● YOUR OBJECTIVE
Reproduce all of the data below word for word, keeping every line in its original order.

● TASK INPUTS

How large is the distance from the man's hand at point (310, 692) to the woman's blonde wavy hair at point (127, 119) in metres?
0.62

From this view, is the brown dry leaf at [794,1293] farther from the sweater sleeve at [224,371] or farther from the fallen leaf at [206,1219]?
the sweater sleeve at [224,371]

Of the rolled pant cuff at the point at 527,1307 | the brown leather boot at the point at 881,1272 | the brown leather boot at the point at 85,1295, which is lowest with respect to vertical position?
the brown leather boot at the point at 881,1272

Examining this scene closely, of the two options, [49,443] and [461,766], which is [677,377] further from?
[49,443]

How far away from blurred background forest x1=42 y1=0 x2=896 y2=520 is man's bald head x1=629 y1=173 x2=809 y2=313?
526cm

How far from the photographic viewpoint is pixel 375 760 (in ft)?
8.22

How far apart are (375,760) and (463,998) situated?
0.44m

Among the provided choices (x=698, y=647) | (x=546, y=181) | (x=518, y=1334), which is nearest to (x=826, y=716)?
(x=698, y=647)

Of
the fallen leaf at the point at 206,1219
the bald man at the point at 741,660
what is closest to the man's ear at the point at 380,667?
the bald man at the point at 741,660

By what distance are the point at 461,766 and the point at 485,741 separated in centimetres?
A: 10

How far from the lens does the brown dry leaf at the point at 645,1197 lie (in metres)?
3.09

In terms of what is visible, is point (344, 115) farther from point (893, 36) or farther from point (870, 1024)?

● EXERCISE SOLUTION
How large is the distance from the man's hand at point (310, 692) to the woman's blonde wavy hair at point (127, 119) in metres?
0.62

From this view, is the brown dry leaf at [794,1293] farther from the sweater sleeve at [224,371] or farther from the fallen leaf at [206,1219]?
the sweater sleeve at [224,371]

Of the rolled pant cuff at the point at 527,1307 | the brown leather boot at the point at 881,1272 | the brown leather boot at the point at 85,1295, which is lowest with respect to vertical position?
the brown leather boot at the point at 881,1272

Examining this scene closely, of the two options, [49,443] and [461,766], which is [677,377] further from?
[49,443]

How far away from blurred background forest x1=42 y1=0 x2=896 y2=520 is man's bald head x1=629 y1=173 x2=809 y2=313?
526cm

How far from the photographic viewpoint is pixel 375 760 (in ft)?
8.22

How far apart are (375,760) and (463,998) situated?
0.44m

Among the provided choices (x=698, y=647) | (x=546, y=181) | (x=518, y=1334), which is nearest to (x=826, y=716)?
(x=698, y=647)

Of
the fallen leaf at the point at 206,1219
the bald man at the point at 741,660
what is closest to the man's ear at the point at 380,667?
the bald man at the point at 741,660

By what distance are the point at 461,766 and the point at 485,741 separated in centimetres?
A: 10

How far from the lens does the brown dry leaf at the point at 645,1197 lie (in metres)?
3.09

In terms of what is visible, is point (344, 115) farther from point (893, 36) or farther from point (870, 1024)?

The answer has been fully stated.